Reading: Matthew 2: 1-12

Verse 11: “They saw the child with his mother Mary, and they bowed down and worshiped him”.

Coming from afar the Magi travel to find the source of the star’s appearing. We do not know a lot about the Magi but we do know they have a connection to the divine. We can assume things about them, but we do know that God drew them to Jesus and that they brought gifts and worshiped him. To me, the wise men are a bit like the first disciples. Instead of fishing by a lake, they are back home studying the skies. Suddenly they hear God’s call to come and see – and they do!

Our encounters with God and on God’s behalf most often come to us in this way too. Our normal day turns into something extraordinary when God drops into our lives.

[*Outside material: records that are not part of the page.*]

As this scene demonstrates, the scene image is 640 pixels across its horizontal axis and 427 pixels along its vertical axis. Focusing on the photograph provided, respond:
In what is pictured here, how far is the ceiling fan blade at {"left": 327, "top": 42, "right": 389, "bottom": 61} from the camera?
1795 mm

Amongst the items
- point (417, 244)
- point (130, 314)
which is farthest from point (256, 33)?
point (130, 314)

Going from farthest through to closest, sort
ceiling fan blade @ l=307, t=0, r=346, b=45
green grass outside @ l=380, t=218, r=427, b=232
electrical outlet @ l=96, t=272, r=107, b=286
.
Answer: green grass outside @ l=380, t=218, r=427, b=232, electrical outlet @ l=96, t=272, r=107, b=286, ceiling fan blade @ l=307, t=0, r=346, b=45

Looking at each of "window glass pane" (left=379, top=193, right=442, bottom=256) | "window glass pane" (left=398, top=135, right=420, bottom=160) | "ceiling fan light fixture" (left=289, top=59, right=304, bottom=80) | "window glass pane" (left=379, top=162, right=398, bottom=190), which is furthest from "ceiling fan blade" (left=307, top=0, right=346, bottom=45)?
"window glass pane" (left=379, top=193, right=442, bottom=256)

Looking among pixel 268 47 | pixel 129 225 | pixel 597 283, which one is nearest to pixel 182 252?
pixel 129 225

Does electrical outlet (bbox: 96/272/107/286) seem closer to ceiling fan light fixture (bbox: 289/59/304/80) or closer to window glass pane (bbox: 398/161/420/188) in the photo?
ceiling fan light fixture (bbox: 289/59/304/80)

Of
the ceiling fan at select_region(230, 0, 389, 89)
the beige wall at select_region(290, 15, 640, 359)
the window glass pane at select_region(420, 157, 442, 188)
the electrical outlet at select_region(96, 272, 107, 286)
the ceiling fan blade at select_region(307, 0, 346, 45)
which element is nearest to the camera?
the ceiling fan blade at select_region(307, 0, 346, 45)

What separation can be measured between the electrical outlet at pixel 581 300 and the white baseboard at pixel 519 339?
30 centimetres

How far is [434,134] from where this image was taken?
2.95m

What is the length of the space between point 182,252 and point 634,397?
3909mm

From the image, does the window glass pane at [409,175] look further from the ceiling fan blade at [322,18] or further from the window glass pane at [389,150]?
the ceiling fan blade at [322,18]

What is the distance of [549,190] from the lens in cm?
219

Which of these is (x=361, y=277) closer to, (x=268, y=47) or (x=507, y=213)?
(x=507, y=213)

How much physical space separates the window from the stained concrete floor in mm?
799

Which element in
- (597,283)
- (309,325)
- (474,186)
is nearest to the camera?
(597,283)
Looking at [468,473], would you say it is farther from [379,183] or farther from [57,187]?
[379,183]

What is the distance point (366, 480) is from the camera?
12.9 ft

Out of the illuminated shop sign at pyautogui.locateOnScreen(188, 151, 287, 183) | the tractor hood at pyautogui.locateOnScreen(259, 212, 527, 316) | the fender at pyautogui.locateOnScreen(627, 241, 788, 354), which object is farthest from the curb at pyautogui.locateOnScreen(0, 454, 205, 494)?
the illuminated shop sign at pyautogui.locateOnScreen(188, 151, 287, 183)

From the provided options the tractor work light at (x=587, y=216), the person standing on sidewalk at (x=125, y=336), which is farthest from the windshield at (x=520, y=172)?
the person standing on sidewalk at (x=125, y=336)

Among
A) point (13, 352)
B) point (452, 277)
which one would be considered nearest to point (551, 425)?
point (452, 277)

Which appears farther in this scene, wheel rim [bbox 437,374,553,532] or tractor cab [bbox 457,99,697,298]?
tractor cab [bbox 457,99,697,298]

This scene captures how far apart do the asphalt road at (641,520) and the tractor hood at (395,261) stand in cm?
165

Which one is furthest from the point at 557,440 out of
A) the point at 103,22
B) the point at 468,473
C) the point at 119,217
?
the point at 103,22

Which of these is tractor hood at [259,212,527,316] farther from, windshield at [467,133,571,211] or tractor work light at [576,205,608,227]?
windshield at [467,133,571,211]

The Holy Spirit nudges or whispers and we find ourselves right in the middle of God’s work in the world – if we are brave enough to go when God says come and see. Evil may try to derail what is happening – like with Herod and the Magi – but if we stand firm in our faith and keep our ear and heart tuned to the lead and guide of the Holy Spirit, we too will be just fine. It is when we listen to the voices and are distracted by the bright shiny objects that we wander off instead of following the light of the world.

Like the Magi with that star, if we follow Jesus then we too will be blessed. In those God moments we will see Jesus in others and will know that God has touched our lives once again. And like the Magi, we will worship and give our praise to God. May it be so. Merry Christmas!

Prayer: Father God, the Magi traveled far, to an unknown end, seeking to answer your call. Make me as willing. Amen.